False positive alerts sent for applications in EU

Incident Report for Mendix Technology

Postmortem

During a recent upgrade of a component in our Cloud V4 we sent out a large number of false positives on the Application Status or runtime heartbeat alert.

We use a blue-green process for releasing kapacitor (the alerting engine that generates alerts and sends them to our alerting database). In a blue-green process an instance of an application with the new version is spun op next to the currently active version of the application. Requests are then routed to the new application instance. After this, the old application instance is shut down.

To decrease the heartbeat timeout we ran ~20 releases.

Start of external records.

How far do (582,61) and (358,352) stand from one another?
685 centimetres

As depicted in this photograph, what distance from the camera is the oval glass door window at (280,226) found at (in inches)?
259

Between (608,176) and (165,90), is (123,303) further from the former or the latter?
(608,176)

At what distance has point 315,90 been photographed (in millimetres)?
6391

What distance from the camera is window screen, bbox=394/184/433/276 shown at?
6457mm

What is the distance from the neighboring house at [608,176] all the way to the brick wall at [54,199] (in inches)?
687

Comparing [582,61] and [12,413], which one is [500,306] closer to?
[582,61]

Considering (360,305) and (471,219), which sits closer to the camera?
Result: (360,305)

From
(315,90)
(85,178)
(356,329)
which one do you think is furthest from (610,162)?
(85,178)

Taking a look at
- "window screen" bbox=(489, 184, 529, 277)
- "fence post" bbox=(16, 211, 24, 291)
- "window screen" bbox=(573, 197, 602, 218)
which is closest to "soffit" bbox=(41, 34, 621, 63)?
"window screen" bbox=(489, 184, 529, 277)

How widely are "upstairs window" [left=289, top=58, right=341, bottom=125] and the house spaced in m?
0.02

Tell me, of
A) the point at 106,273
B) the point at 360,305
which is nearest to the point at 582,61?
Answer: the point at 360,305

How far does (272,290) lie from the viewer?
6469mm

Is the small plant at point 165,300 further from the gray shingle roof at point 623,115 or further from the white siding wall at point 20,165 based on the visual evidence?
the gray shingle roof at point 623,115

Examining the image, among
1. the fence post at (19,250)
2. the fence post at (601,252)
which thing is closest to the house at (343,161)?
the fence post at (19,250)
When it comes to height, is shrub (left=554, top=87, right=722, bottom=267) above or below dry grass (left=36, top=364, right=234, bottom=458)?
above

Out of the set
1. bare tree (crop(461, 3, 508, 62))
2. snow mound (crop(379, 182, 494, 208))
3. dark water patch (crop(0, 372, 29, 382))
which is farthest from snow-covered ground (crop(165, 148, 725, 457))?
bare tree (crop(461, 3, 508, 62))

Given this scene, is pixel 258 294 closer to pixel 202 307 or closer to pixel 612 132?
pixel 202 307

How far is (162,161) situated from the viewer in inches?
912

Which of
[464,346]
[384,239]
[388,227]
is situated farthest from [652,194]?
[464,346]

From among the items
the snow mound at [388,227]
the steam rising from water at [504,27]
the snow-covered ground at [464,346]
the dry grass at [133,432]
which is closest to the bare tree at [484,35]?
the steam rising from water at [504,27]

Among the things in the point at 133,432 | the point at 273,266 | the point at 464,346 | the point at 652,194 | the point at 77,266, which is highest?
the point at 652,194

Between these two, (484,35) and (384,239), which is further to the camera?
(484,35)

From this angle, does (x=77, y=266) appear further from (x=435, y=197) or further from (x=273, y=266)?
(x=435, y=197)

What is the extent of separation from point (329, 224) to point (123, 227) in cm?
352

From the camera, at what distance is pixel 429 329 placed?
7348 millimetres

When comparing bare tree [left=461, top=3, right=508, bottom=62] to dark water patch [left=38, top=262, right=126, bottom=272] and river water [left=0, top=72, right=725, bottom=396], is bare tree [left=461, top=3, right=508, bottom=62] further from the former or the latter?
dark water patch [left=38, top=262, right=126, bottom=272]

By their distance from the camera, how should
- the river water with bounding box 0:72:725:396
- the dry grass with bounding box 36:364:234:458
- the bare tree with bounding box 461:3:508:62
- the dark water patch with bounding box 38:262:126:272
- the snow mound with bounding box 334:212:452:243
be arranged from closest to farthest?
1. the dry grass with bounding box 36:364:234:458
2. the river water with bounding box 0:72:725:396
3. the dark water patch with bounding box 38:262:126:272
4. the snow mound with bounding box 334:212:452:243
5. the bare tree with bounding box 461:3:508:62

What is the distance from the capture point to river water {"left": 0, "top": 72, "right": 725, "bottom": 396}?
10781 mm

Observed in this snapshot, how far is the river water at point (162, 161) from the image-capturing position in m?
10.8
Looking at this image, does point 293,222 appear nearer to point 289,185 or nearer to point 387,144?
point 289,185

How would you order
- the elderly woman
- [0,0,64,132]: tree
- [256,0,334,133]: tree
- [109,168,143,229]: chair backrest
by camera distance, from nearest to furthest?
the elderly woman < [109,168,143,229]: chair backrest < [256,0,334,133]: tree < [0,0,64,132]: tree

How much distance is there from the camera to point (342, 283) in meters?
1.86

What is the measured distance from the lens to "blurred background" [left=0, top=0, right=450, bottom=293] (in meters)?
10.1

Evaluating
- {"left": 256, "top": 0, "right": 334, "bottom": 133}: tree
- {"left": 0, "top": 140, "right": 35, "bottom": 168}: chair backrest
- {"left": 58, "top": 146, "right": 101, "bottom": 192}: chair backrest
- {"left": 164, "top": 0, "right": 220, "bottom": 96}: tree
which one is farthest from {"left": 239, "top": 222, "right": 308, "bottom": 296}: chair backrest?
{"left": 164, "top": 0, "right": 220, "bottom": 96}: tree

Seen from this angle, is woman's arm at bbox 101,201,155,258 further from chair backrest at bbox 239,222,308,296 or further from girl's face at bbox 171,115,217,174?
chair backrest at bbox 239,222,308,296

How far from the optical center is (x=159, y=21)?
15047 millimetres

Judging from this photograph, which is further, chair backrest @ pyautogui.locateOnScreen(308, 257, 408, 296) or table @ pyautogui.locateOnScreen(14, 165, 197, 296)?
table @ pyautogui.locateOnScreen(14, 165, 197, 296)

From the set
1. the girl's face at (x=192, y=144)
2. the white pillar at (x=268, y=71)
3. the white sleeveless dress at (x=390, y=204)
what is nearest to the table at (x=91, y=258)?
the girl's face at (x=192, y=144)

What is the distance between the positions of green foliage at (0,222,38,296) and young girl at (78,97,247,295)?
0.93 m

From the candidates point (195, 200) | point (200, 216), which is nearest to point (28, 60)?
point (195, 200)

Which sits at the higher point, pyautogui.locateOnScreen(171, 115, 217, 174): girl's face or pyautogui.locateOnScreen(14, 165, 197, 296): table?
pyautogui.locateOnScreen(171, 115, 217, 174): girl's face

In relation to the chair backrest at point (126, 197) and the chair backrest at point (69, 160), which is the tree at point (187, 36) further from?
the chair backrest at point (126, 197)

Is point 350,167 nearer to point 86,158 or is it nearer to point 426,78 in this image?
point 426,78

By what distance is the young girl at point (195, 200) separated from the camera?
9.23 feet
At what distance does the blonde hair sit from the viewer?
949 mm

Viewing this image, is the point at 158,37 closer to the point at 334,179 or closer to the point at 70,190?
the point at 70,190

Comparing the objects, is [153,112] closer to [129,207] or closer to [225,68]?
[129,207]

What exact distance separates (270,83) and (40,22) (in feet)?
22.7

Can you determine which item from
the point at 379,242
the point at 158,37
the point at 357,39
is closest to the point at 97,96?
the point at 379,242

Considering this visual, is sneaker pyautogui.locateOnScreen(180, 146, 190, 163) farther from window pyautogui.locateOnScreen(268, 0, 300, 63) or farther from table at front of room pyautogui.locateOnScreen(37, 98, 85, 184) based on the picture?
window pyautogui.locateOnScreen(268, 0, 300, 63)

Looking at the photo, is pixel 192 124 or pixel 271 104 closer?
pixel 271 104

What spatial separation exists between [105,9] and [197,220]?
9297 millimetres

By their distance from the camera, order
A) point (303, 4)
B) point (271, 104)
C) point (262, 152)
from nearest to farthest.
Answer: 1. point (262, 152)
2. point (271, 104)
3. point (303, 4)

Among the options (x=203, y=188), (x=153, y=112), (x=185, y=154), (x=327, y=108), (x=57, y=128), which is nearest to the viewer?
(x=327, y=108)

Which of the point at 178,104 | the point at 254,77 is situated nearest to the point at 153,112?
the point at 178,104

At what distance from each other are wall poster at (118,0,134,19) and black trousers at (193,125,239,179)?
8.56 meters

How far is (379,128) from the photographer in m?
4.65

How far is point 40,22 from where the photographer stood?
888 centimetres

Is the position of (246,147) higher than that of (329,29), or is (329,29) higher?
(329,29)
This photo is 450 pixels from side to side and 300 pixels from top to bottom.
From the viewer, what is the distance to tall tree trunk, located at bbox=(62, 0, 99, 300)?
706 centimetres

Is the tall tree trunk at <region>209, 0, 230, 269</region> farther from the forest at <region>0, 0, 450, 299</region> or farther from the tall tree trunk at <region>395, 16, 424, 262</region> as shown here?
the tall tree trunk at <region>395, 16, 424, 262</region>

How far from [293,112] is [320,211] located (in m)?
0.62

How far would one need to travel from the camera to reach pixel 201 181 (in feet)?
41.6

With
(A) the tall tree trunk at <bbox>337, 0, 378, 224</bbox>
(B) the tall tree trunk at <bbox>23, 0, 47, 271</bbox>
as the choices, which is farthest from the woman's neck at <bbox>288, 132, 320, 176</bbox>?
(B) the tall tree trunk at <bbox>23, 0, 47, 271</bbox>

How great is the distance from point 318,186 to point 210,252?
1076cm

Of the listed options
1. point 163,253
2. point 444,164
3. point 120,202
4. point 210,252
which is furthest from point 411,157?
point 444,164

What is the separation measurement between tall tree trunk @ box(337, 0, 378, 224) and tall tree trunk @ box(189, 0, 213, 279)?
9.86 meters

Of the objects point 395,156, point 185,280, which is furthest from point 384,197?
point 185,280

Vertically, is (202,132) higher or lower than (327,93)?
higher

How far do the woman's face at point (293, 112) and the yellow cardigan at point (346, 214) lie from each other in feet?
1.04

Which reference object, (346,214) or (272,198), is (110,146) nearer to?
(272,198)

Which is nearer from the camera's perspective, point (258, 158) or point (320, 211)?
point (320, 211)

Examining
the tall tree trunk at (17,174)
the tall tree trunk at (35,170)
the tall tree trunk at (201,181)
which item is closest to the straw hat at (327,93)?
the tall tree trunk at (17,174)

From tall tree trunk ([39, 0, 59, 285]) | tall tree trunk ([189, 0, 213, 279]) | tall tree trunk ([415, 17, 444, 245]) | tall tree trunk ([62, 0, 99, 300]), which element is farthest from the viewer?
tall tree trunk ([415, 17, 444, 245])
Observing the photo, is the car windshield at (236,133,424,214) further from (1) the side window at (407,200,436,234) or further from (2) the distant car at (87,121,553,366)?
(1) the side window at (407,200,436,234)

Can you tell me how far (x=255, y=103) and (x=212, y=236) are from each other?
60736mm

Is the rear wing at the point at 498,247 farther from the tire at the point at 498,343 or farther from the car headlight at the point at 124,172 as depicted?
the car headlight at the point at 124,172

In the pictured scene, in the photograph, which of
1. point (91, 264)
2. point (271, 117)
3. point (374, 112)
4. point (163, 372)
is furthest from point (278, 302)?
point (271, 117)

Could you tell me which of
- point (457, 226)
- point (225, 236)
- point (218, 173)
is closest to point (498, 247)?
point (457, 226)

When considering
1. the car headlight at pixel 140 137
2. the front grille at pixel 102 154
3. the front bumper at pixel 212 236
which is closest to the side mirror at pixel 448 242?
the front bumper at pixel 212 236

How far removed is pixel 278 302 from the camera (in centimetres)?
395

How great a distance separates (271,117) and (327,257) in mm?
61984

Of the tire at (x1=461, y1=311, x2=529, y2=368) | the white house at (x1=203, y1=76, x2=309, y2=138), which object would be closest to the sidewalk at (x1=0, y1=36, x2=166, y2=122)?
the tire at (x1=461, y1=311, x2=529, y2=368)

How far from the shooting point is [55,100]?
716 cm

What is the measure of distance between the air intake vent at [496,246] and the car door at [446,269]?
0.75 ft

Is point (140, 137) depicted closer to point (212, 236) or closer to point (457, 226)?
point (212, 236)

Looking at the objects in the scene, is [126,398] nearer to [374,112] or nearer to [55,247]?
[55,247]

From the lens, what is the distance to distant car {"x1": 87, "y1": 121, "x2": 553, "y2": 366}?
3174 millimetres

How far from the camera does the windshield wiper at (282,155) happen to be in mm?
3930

We ran this number because we were incrementally decreasing the timeout value in small steps while monitoring the alerts sent out to our customers. In one of these releases the blue-green process failed. The new alerting engine was spun up, but the old version of the alerting engine was not shut down. As a consequence spurious alerts were sent to our alerting database, causing load problems on our alerting database. This did not show up until later in the day, when we had already finished the actual release. We upscaled our alerting dataabase.

Although we communicated to our customers that they could expect false positives, the problem we experienced during the release were unrelated to the false positives we expected.

The corrective measures we will take:

Do not use a blue-green process for our alerting services. It is not really required and there are additional risks associated with it.
We have upscaled our alerting database so that it can handle higher processing loads.

Posted Aug 15, 2018 - 08:42 UTC

Resolved

This incident has been resolved.

Posted Aug 09, 2018 - 07:56 UTC

Update

The heavy load was caused by today's maintenance. After our blue-green upgrade, the previous version of our alerting server did not shut down properly. This meant that two alerting components were putting alerts into our alerting database, which was unable to process this double load over a longer period.

Posted Aug 08, 2018 - 19:14 UTC

Monitoring

Due to heavy load, the alerting system started to fail. We have scaled up the related component and are monitoring the recovery.

Posted Aug 08, 2018 - 19:07 UTC

Investigating

We're investigating why incorrect alerts were sent out to subscribers of application alerts.

Posted Aug 08, 2018 - 18:12 UTC

This incident affected: Mendix Cloud (Mendix Cloud EU (Frankfurt)).